» Given problem A
According to the text on property taxes, how many properties did a person need to own to be assessed for land tax under the previous Liberal Government?
» Given problem B
Please print every line of the entries unchanged, leaving out the pictures and the text on property taxes.

» Text extract
↓↓↓
More importantly, though, these rates are less and less related to the cost of provision of the service -- and are more and more simply a means of raising revenue. The added costs of collecting one garbage can from a house on a hectare in Toorak compared to a small weatherboard in Williamstown does not justify the Toorak resident paying several thousand dollars for the "service" as against a few hundred for the Williamstowner.
Even accepting in part the fee-for-service argument, one might note that the taxes are levied only on people owning an asset, to wit, the land. They are not levied on users who do not own land. Quite clearly, the money raised by council and water rates is nothing less than a direct tax on "wealth".
And we now find that even people with just one piece of land -- the family home -- in suburbs a long way from a hectare in Toorak are paying the state land tax. Under the previous Liberal Government (and still so in most other States) the family home was generally exempted from land tax and you had to own at least two properties to be assessed for the tax. This is no longer so and, although there is an initial exemption threshold, people owning quite modest homes which are their only property asset are paying $60 to $100 a year in property tax. And that is the amount this year. The way the tax is structured it will almost certainly rise exponentially as the land value increases at a faster pace than the exemption threshold.
Unless significantly amended, it will mean that ordinary one-home-owning wage and salary earners (and those not even earning) could be paying $500 or more in this disguised but very real wealth tax hi the not-too-distant future.
On rates, it is not uncommon for people with ordinary blocks to be paying $600 or more to both the local council and the Board of Works. Add in the land tax and many ordinary Victorians are now paying $1,200 to $1,500 in these disguised wealth taxes.
↑↑↑
» Extracted entries
↓↓↓
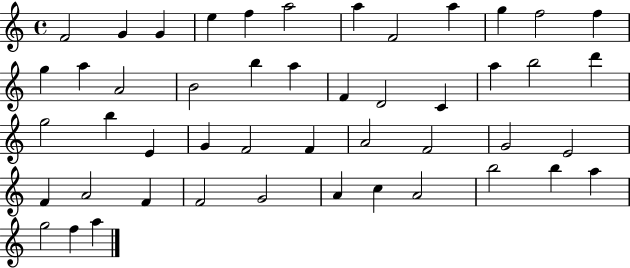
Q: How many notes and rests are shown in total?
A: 48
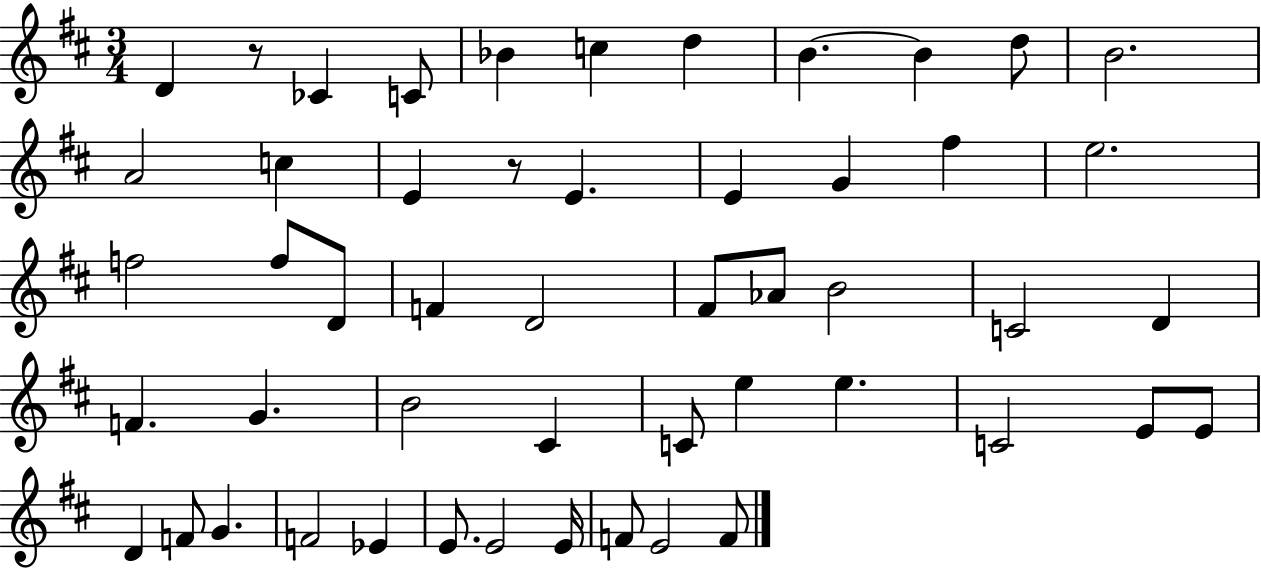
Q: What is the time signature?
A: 3/4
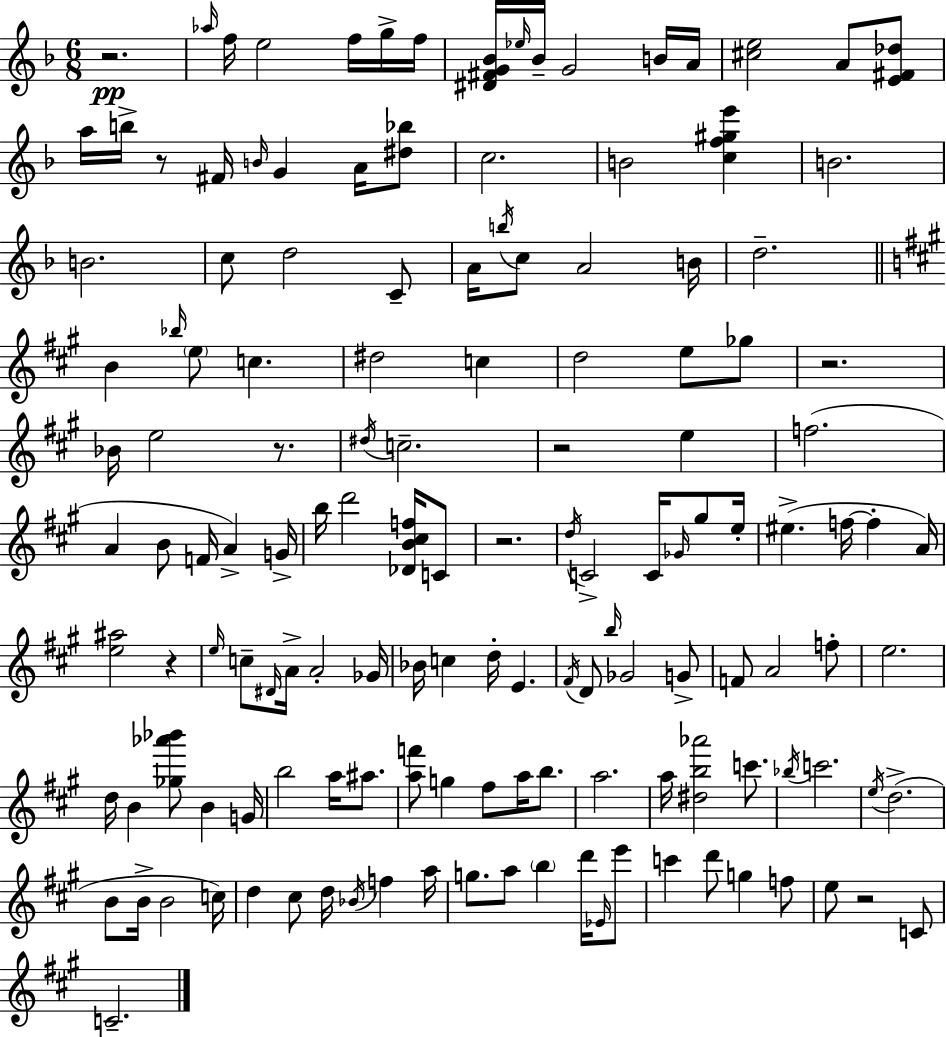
{
  \clef treble
  \numericTimeSignature
  \time 6/8
  \key f \major
  \repeat volta 2 { r2.\pp | \grace { aes''16 } f''16 e''2 f''16 g''16-> | f''16 <dis' fis' g' bes'>16 \grace { ees''16 } bes'16-- g'2 | b'16 a'16 <cis'' e''>2 a'8 | \break <e' fis' des''>8 a''16 b''16-> r8 fis'16 \grace { b'16 } g'4 | a'16 <dis'' bes''>8 c''2. | b'2 <c'' f'' gis'' e'''>4 | b'2. | \break b'2. | c''8 d''2 | c'8-- a'16 \acciaccatura { b''16 } c''8 a'2 | b'16 d''2.-- | \break \bar "||" \break \key a \major b'4 \grace { bes''16 } \parenthesize e''8 c''4. | dis''2 c''4 | d''2 e''8 ges''8 | r2. | \break bes'16 e''2 r8. | \acciaccatura { dis''16 } c''2.-- | r2 e''4 | f''2.( | \break a'4 b'8 f'16 a'4->) | g'16-> b''16 d'''2 <des' b' cis'' f''>16 | c'8 r2. | \acciaccatura { d''16 } c'2-> c'16 | \break \grace { ges'16 } gis''8 e''16-. eis''4.->( f''16~~ f''4-. | a'16) <e'' ais''>2 | r4 \grace { e''16 } c''8-- \grace { dis'16 } a'16-> a'2-. | ges'16 bes'16 c''4 d''16-. | \break e'4. \acciaccatura { fis'16 } d'8 \grace { b''16 } ges'2 | g'8-> f'8 a'2 | f''8-. e''2. | d''16 b'4 | \break <ges'' aes''' bes'''>8 b'4 g'16 b''2 | a''16 ais''8. <a'' f'''>8 g''4 | fis''8 a''16 b''8. a''2. | a''16 <dis'' b'' aes'''>2 | \break c'''8. \acciaccatura { bes''16 } c'''2. | \acciaccatura { e''16 }( d''2.-> | b'8 | b'16-> b'2 c''16) d''4 | \break cis''8 d''16 \acciaccatura { bes'16 } f''4 a''16 g''8. | a''8 \parenthesize b''4 d'''16 \grace { ees'16 } e'''8 | c'''4 d'''8 g''4 f''8 | e''8 r2 c'8 | \break c'2.-- | } \bar "|."
}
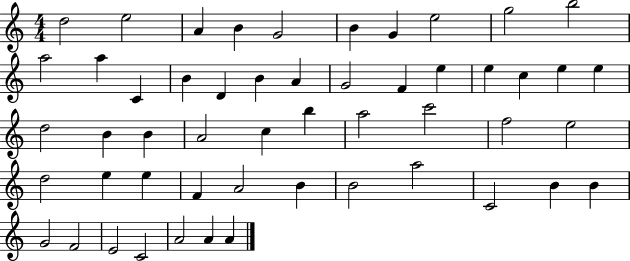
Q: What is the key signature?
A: C major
↑↑↑
» Response A
At least two.

» Response B
Q: How many notes and rests are shown in total?
A: 48
Q: What is the time signature?
A: 3/4
{
  \clef treble
  \numericTimeSignature
  \time 6/8
  \key f \major
  \repeat volta 2 { r2.\pp | \grace { aes''16 } f''16 e''2 f''16 g''16-> | f''16 <dis' fis' g' bes'>16 \grace { ees''16 } bes'16-- g'2 | b'16 a'16 <cis'' e''>2 a'8 | \break <e' fis' des''>8 a''16 b''16-> r8 fis'16 \grace { b'16 } g'4 | a'16 <dis'' bes''>8 c''2. | b'2 <c'' f'' gis'' e'''>4 | b'2. | \break b'2. | c''8 d''2 | c'8-- a'16 \acciaccatura { b''16 } c''8 a'2 | b'16 d''2.-- | \break \bar "||" \break \key a \major b'4 \grace { bes''16 } \parenthesize e''8 c''4. | dis''2 c''4 | d''2 e''8 ges''8 | r2. | \break bes'16 e''2 r8. | \acciaccatura { dis''16 } c''2.-- | r2 e''4 | f''2.( | \break a'4 b'8 f'16 a'4->) | g'16-> b''16 d'''2 <des' b' cis'' f''>16 | c'8 r2. | \acciaccatura { d''16 } c'2-> c'16 | \break \grace { ges'16 } gis''8 e''16-. eis''4.->( f''16~~ f''4-. | a'16) <e'' ais''>2 | r4 \grace { e''16 } c''8-- \grace { dis'16 } a'16-> a'2-. | ges'16 bes'16 c''4 d''16-. | \break e'4. \acciaccatura { fis'16 } d'8 \grace { b''16 } ges'2 | g'8-> f'8 a'2 | f''8-. e''2. | d''16 b'4 | \break <ges'' aes''' bes'''>8 b'4 g'16 b''2 | a''16 ais''8. <a'' f'''>8 g''4 | fis''8 a''16 b''8. a''2. | a''16 <dis'' b'' aes'''>2 | \break c'''8. \acciaccatura { bes''16 } c'''2. | \acciaccatura { e''16 }( d''2.-> | b'8 | b'16-> b'2 c''16) d''4 | \break cis''8 d''16 \acciaccatura { bes'16 } f''4 a''16 g''8. | a''8 \parenthesize b''4 d'''16 \grace { ees'16 } e'''8 | c'''4 d'''8 g''4 f''8 | e''8 r2 c'8 | \break c'2.-- | } \bar "|."
}
Q: What is the key signature?
A: C major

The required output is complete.